**Provided information**
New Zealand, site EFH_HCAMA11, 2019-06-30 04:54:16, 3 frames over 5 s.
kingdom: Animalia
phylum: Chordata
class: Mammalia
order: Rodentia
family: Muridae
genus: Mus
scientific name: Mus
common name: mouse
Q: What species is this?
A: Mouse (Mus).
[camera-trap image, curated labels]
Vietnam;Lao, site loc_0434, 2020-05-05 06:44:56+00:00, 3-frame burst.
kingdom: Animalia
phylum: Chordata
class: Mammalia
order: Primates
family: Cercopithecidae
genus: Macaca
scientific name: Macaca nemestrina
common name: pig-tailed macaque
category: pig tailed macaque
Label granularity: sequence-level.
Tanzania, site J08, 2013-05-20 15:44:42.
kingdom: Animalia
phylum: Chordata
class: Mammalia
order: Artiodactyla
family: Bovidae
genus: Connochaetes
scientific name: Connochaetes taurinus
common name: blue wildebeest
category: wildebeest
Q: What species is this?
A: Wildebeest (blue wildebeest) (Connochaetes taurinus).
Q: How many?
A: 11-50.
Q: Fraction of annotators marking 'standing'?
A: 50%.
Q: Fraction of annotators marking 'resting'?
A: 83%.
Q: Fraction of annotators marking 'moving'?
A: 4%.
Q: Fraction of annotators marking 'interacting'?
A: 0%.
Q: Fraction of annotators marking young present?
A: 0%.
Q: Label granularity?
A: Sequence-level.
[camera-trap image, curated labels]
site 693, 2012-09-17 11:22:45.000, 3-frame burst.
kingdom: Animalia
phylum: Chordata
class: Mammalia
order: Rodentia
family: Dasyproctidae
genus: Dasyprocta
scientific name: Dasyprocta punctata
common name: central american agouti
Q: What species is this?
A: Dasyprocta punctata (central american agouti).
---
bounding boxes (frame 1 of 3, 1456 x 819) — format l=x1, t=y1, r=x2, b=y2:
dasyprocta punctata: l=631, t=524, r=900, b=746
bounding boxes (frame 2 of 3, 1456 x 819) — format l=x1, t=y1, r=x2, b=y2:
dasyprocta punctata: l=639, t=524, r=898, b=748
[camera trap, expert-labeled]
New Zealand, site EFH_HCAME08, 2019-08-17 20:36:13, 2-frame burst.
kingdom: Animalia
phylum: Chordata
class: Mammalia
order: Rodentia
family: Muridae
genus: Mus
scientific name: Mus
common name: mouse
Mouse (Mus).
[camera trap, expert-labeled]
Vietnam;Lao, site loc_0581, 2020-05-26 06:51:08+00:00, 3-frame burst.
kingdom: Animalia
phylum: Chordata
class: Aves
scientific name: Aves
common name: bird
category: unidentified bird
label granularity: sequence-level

**Work required**
Only the lines from the one holding "family: Dasyproctidae" to the end of the material are wanted, each transcribed exactly.

**Written solution**
family: Dasyproctidae
genus: Dasyprocta
scientific name: Dasyprocta punctata
common name: central american agouti
Q: What species is this?
A: Dasyprocta punctata (central american agouti).
---
bounding boxes (frame 1 of 3, 1456 x 819) — format l=x1, t=y1, r=x2, b=y2:
dasyprocta punctata: l=631, t=524, r=900, b=746
bounding boxes (frame 2 of 3, 1456 x 819) — format l=x1, t=y1, r=x2, b=y2:
dasyprocta punctata: l=639, t=524, r=898, b=748
[camera trap, expert-labeled]
New Zealand, site EFH_HCAME08, 2019-08-17 20:36:13, 2-frame burst.
kingdom: Animalia
phylum: Chordata
class: Mammalia
order: Rodentia
family: Muridae
genus: Mus
scientific name: Mus
common name: mouse
Mouse (Mus).
[camera trap, expert-labeled]
Vietnam;Lao, site loc_0581, 2020-05-26 06:51:08+00:00, 3-frame burst.
kingdom: Animalia
phylum: Chordata
class: Aves
scientific name: Aves
common name: bird
category: unidentified bird
label granularity: sequence-level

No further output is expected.